- Problem description -
Transcribe the full listing exactly, and drop every picture.

═══ Input records

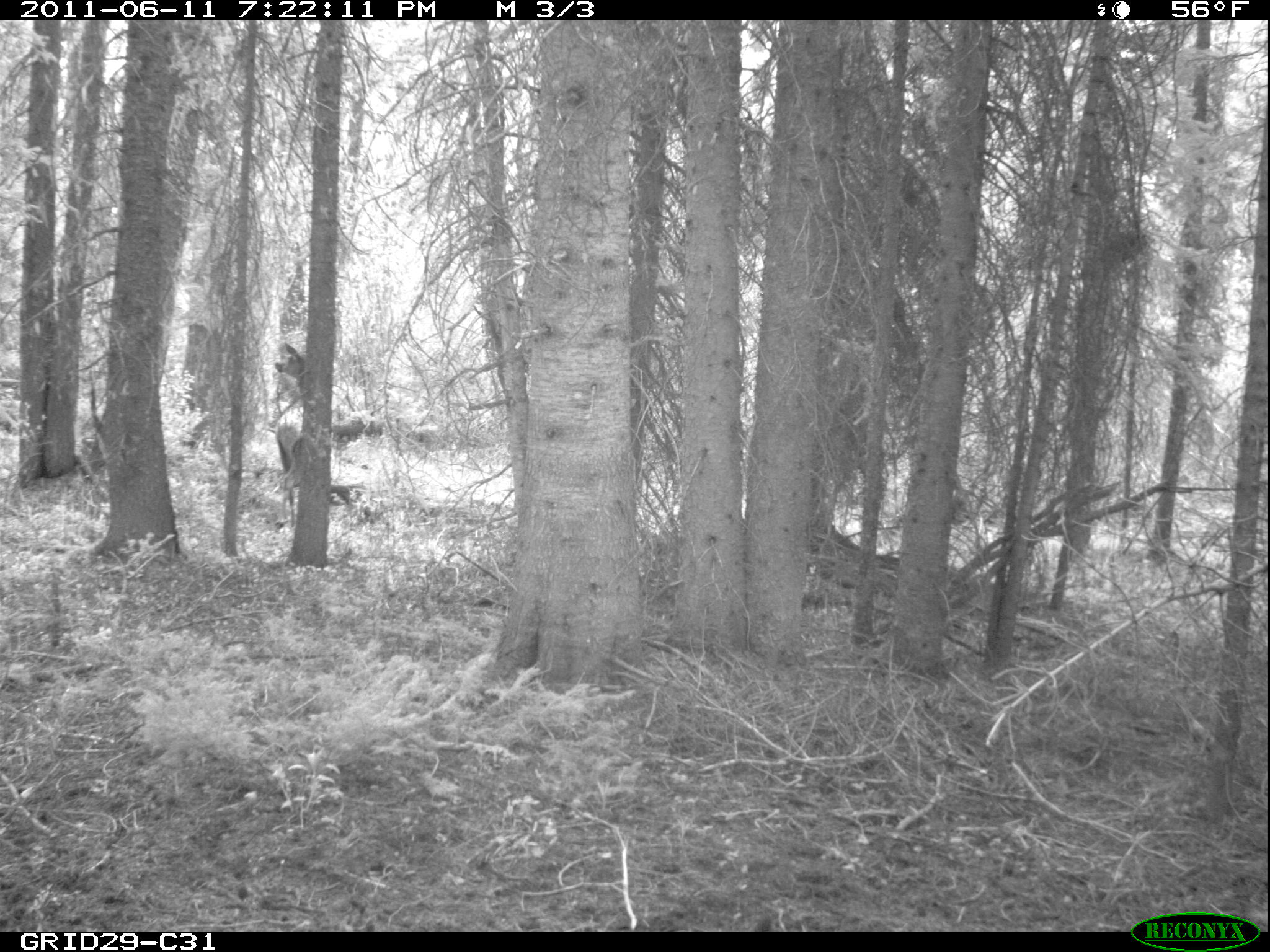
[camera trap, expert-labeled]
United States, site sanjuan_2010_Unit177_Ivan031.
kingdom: Animalia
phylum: Chordata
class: Mammalia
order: Artiodactyla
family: Cervidae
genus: Cervus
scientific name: Cervus elaphus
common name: red deer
Cervus elaphus (red deer).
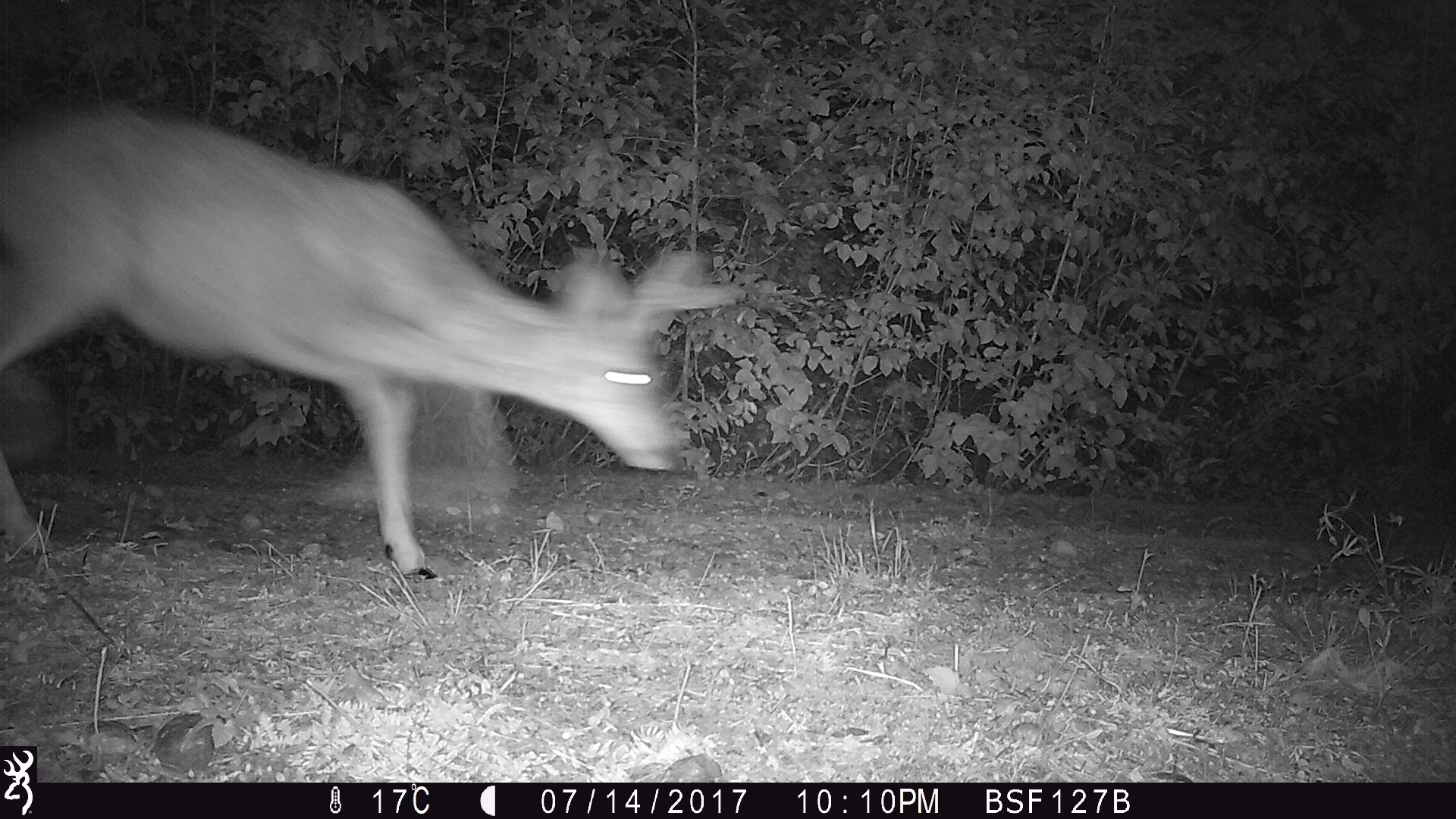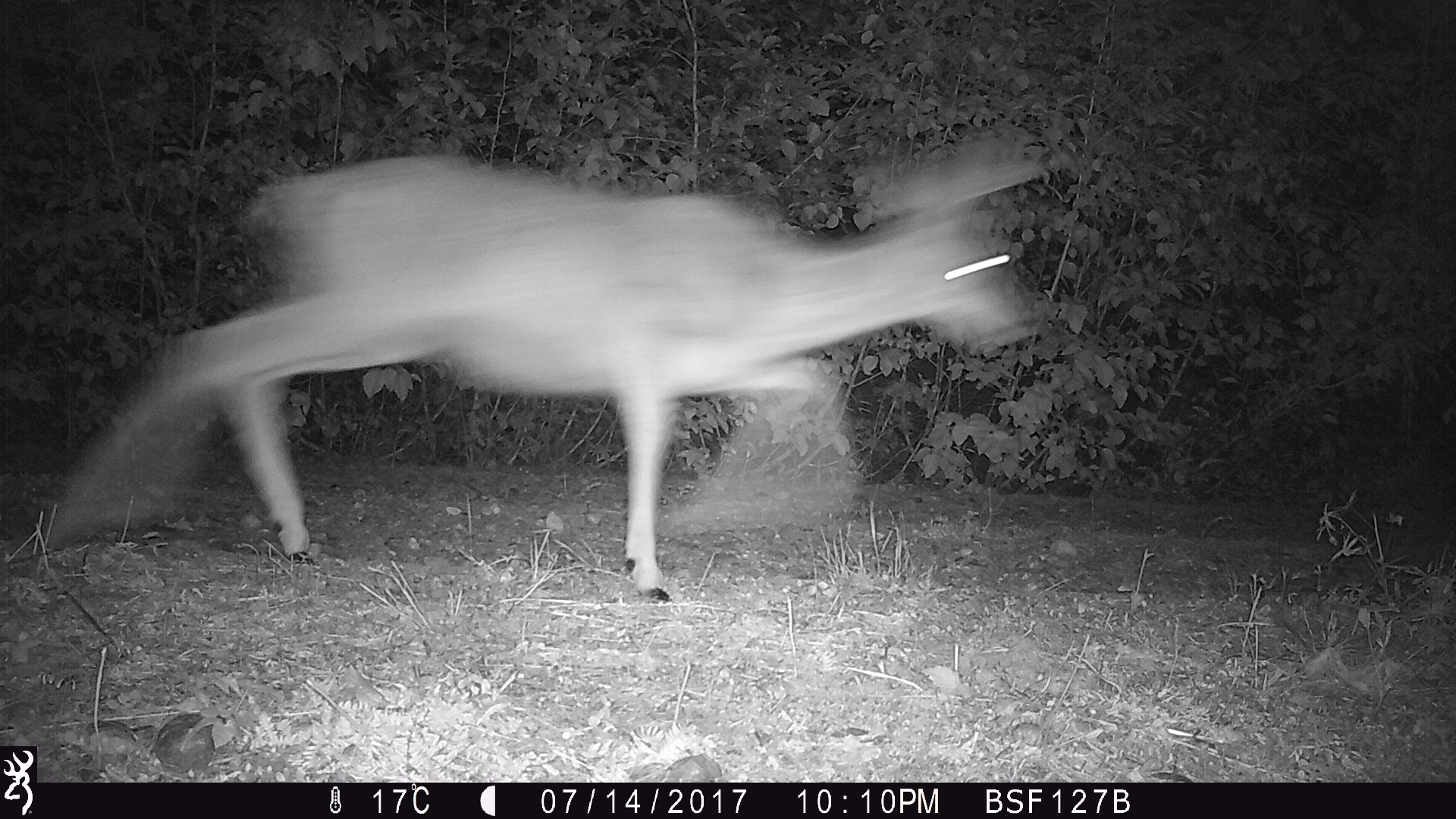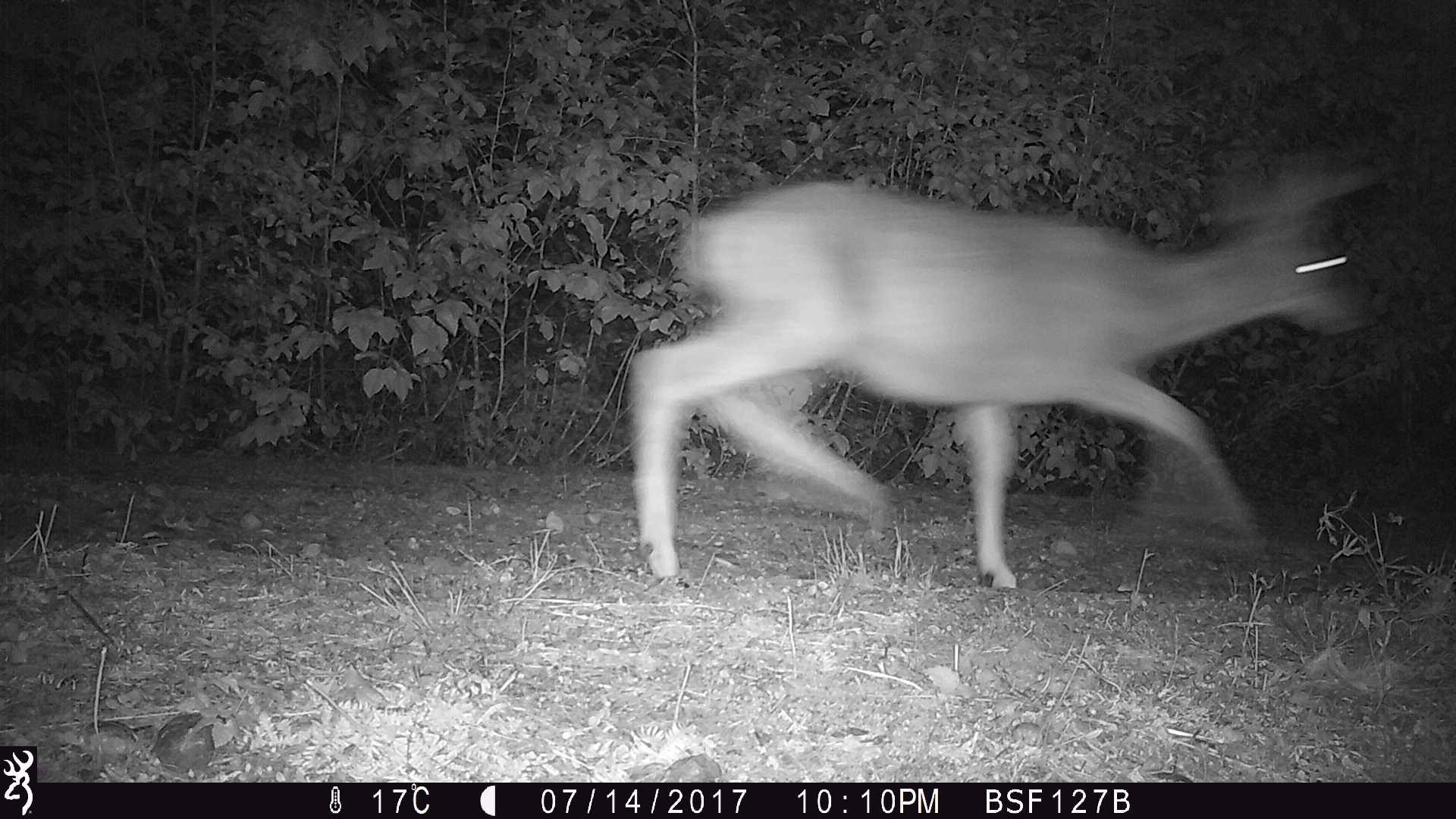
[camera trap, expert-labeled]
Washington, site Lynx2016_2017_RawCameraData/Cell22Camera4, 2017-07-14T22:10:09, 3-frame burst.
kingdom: Animalia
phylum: Chordata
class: Mammalia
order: Artiodactyla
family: Cervidae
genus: Odocoileus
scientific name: Odocoileus hemionus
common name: mule deer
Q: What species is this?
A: Odocoileus hemionus (mule deer).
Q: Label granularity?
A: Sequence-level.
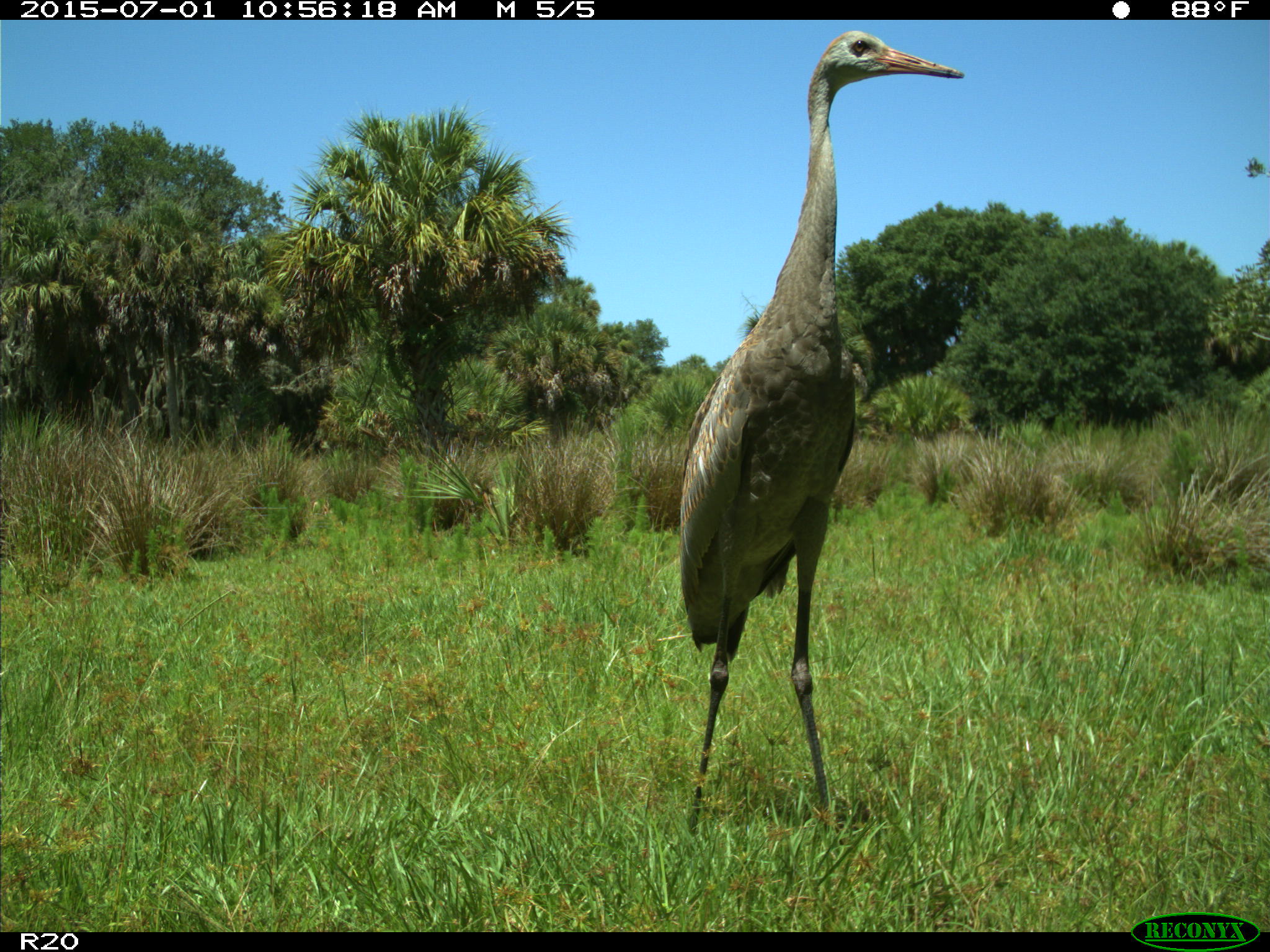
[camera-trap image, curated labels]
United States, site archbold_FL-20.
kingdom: Animalia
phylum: Chordata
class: Aves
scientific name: Aves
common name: birds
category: unidentified bird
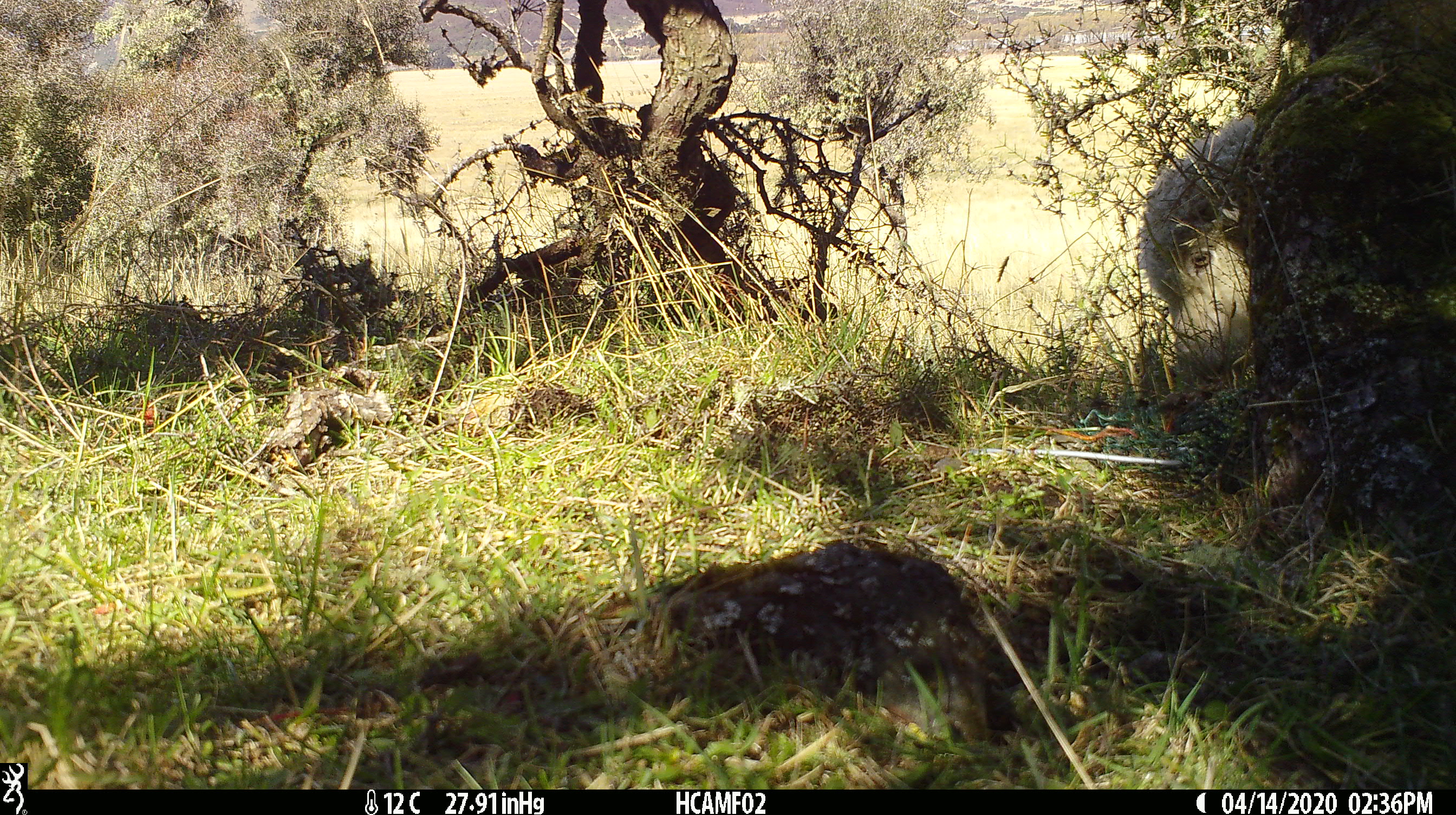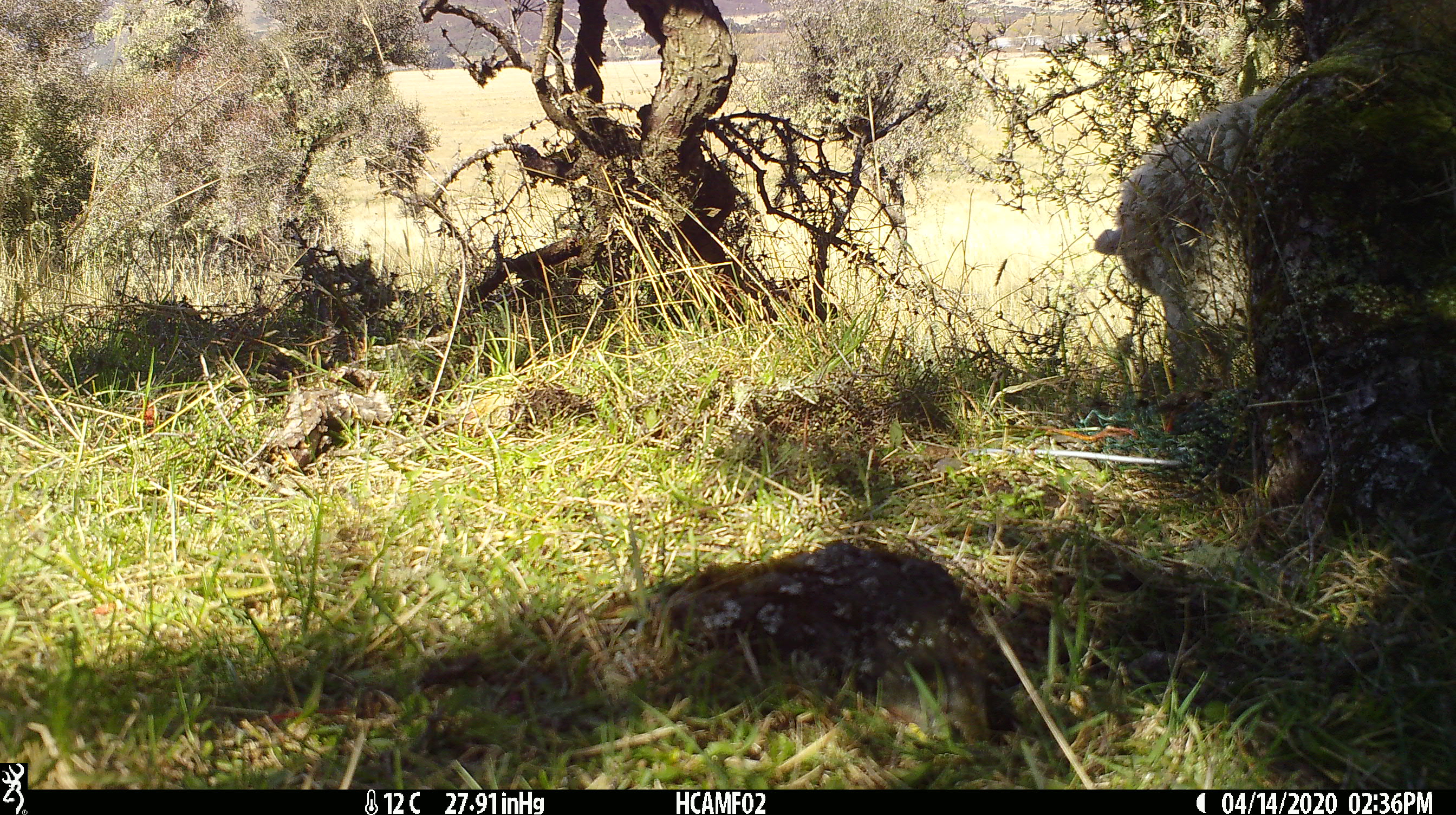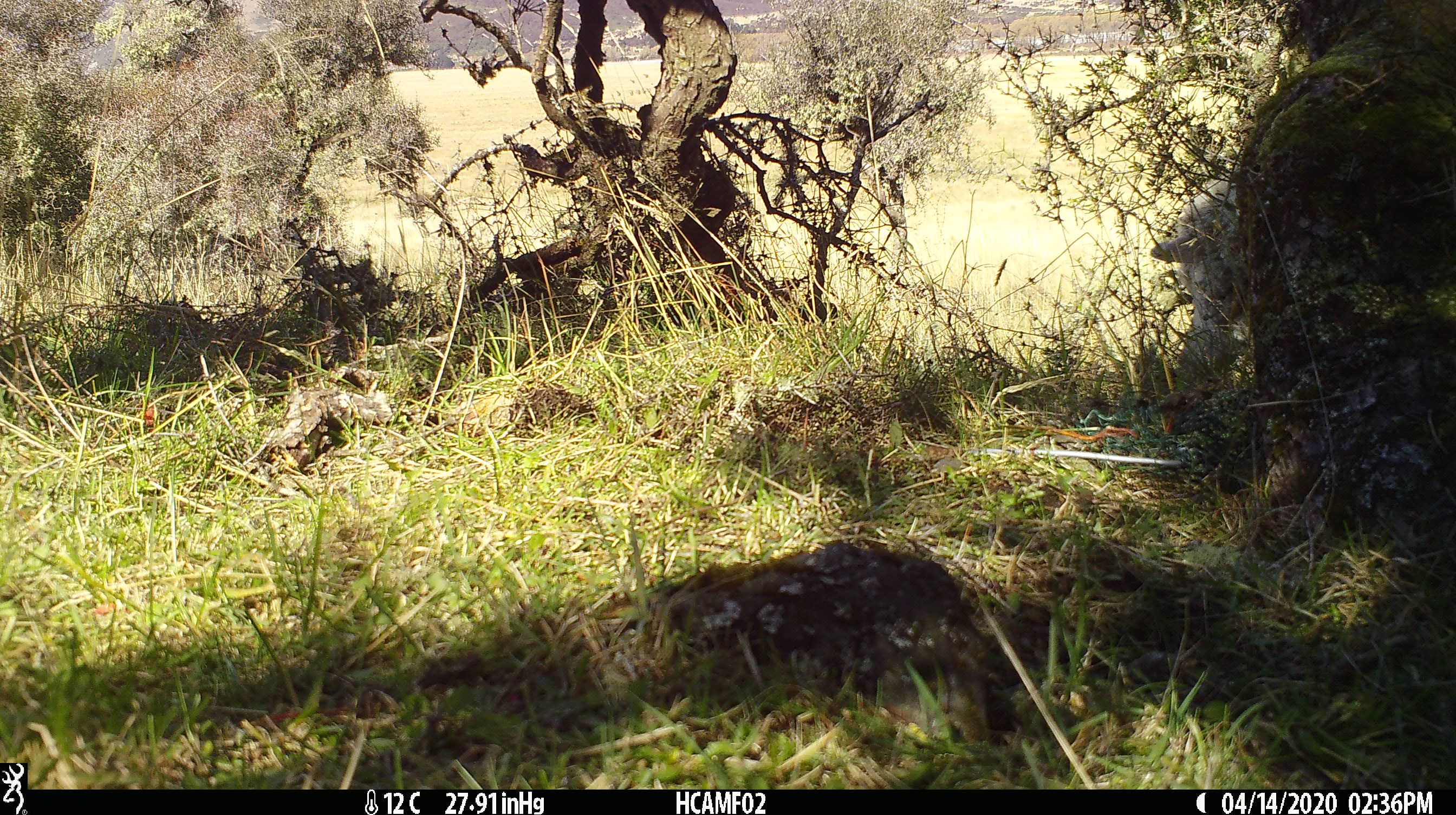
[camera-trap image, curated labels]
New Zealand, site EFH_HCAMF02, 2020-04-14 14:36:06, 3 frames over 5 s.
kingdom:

══════

- Written response -
[camera trap, expert-labeled]
United States, site sanjuan_2010_Unit177_Ivan031.
kingdom: Animalia
phylum: Chordata
class: Mammalia
order: Artiodactyla
family: Cervidae
genus: Cervus
scientific name: Cervus elaphus
common name: red deer
Cervus elaphus (red deer).
[camera trap, expert-labeled]
Washington, site Lynx2016_2017_RawCameraData/Cell22Camera4, 2017-07-14T22:10:09, 3-frame burst.
kingdom: Animalia
phylum: Chordata
class: Mammalia
order: Artiodactyla
family: Cervidae
genus: Odocoileus
scientific name: Odocoileus hemionus
common name: mule deer
Q: What species is this?
A: Odocoileus hemionus (mule deer).
Q: Label granularity?
A: Sequence-level.
[camera-trap image, curated labels]
United States, site archbold_FL-20.
kingdom: Animalia
phylum: Chordata
class: Aves
scientific name: Aves
common name: birds
category: unidentified bird
[camera-trap image, curated labels]
New Zealand, site EFH_HCAMF02, 2020-04-14 14:36:06, 3 frames over 5 s.
kingdom:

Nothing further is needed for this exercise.